Many speech recognition systems that provide over-the-phone services, e.g. name dialers, stock quote providers, location finders, rely on the accurate recognition of proper names. For this to happen, the systems need to know how their users will pronounce these words. However, predicting the pronunciation of a proper name is a notoriously difficult problem as it depends on the origin of the name, the linguistic background of the speaker, and other cultural and sociological factors, in addition of course to the word spelling.
We will describe an algorithm to learn word pronunciations from acoustic data. The algorithm jointly optimizes the pronunciation of a word using (a) the acoustic match of this pronunciation to the observed data, and (b) a measure of how "linguistically reasonable" the pronunciation is. We will describe how this linguistic knowledge can be automatically acquired from a hand-made pronunciation dictionary.
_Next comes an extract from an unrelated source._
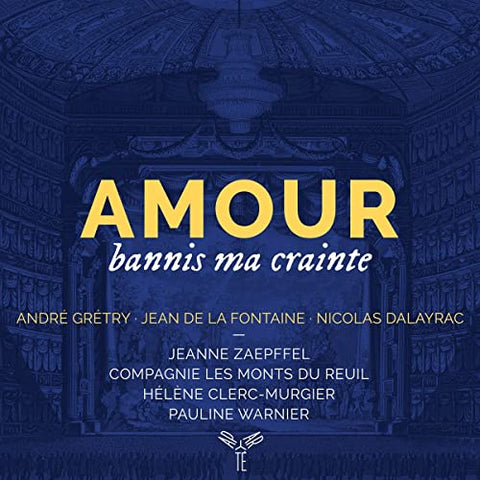 Les Monts Du Reuil, Helene Clerc-murgier, Pauline - Amour, Bannis Ma Crainte [CD]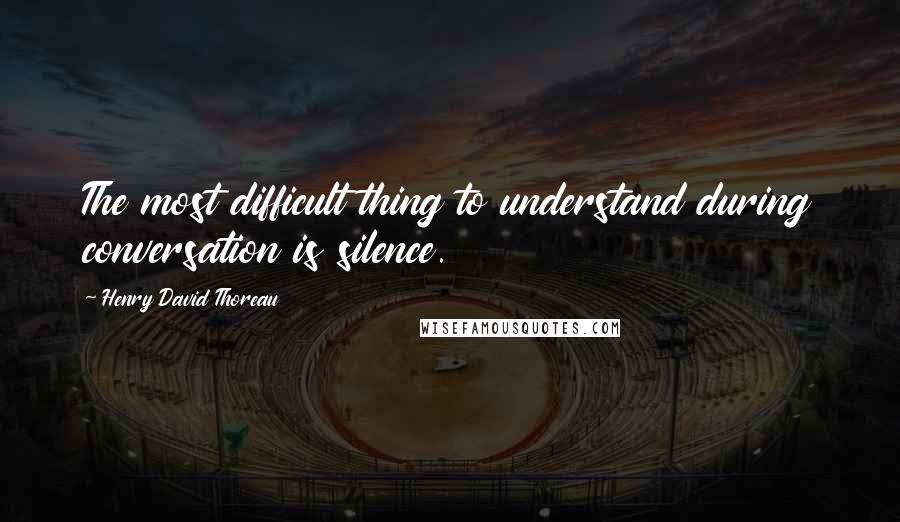 Henry David Thoreau Quotes: The most difficult thing to understand during conversation is silence.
We will present experiment results on Name Dialing databases, and show that the proposed algorithm can reduce the name dialing error rate by as much as 40% with respect to a letter-to-phone pronunciation engine.
Speaker Bio:
I grew up in Brussels, Belgium. I came to California when I was 23, with the firm intention of getting a Master's from Stanford and going back home 9 months later. Well, I'm still here and I'm now ... well, I'm older. I did get my MS, but then I stayed for a PhD, all in EE. After Stanford, I spent about 5 years at SRI, in the speech group, and now another 5 years at Nuance, still as a researcher in speech recognition.
When I'm not hacking algorithms or taking care of my little girls, I try to learn to play the guitar. It's substantially harder than speech rec.